**Teks untuk dianalisis**.
+ + + + + + +

Di tahun 2009, perempuan bernama lengkap Asmarani Rosalba, 45, ini mulai menerima tawaran novelnya, Emak Ingin Naik Haji: Cinta Hingga Tanah Suci, untuk diangkat ke layar lebar.
Setelah itu, hampir tiap tahun novelnya diadaptasi ke film. Yang paling terkenal adalah “Assalamualaikum Beijing,” “Jilbab Traveler,” dan “Surga yang Tak Dirindukan.” Total sudah 10 novelnya yang diadaptasi ke layar lebar. Di tahun 2017, Asma memulai proses penulisan sekaligus syuting novelnya yang ke-53, Cinta Dua Kodi.
Sejak film pertama, Asma telah meminta keleluasaan untuk memilih sutradara dan penulis skenario. “Buat saya, menulis itu berjuang. Tulisan-tulisan saya kalau bisa membawa spirit perubahan.

+ + + + + + +

[Data penalaran geometri adegan]
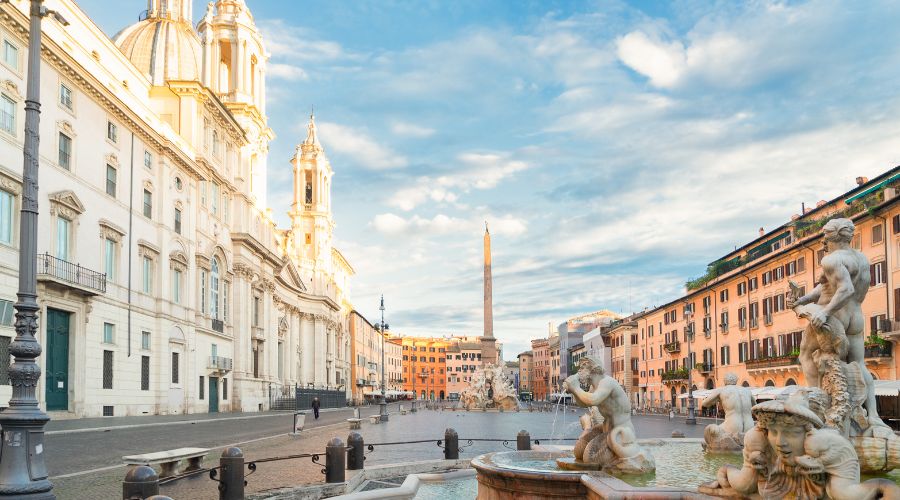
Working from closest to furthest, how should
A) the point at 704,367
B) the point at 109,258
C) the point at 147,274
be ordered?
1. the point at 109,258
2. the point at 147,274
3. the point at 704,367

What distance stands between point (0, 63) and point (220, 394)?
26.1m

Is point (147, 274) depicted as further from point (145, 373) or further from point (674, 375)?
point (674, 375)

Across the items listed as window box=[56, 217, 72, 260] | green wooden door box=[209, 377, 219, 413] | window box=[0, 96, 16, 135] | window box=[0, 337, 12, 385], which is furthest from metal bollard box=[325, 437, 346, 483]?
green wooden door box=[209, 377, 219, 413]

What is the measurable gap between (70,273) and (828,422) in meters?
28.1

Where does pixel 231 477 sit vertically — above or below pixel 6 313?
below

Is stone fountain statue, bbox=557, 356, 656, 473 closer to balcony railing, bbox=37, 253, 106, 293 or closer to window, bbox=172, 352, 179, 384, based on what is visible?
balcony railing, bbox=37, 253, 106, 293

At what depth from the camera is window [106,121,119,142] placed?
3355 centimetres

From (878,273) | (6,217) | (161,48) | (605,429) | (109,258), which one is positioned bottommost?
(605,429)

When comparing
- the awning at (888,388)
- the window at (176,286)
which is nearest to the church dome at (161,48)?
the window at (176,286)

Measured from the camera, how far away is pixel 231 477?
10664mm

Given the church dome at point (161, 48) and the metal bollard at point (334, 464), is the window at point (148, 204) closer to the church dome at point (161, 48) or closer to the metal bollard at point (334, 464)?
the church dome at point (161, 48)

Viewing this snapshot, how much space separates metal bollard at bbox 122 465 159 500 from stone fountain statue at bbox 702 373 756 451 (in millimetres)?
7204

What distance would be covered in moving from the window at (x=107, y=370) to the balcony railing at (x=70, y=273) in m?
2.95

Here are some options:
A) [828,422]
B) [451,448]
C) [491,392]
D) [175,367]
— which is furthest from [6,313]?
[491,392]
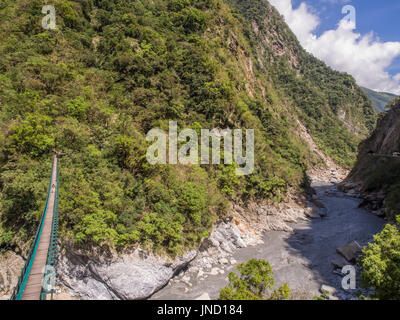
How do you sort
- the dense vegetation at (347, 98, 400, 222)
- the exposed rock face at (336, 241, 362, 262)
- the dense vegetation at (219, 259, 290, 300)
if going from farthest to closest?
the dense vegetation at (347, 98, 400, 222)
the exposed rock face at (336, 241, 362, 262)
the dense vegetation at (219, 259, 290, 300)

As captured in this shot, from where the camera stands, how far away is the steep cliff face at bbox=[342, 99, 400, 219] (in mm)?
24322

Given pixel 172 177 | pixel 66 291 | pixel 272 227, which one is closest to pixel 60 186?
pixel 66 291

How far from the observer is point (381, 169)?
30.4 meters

+ + + + + + +

**Yang dikerjakan**.
- a) Jawab pertanyaan berikut berdasarkan teks tentang Asma:
(i) Pada tahun berapa Asma mulai menerima tawaran agar novelnya diangkat ke layar lebar?
(ii) Berapa total novelnya yang sudah diadaptasi ke layar lebar?
(iii) Sejak film pertama, keleluasaan apa yang diminta Asma?
- b) Ubah paragraf dalam teks tentang Asma yang diawali "Setelah itu, hampir tiap tahun" menjadi daftar singkat yang tetap memuat fakta utamanya.

**Jawaban tertulis**.
- a)
(i) Tahun 2009.
(ii) Sepuluh novel.
(iii) Keleluasaan untuk memilih sutradara dan penulis skenario.

- b)
- Hampir tiap tahun novel Asma diadaptasi ke film.
- Yang paling terkenal: "Assalamualaikum Beijing", "Jilbab Traveler", dan "Surga yang Tak Dirindukan".
- Total 10 novelnya sudah diadaptasi ke layar lebar.
- Tahun 2017: Asma memulai penulisan sekaligus syuting novel ke-53, Cinta Dua Kodi.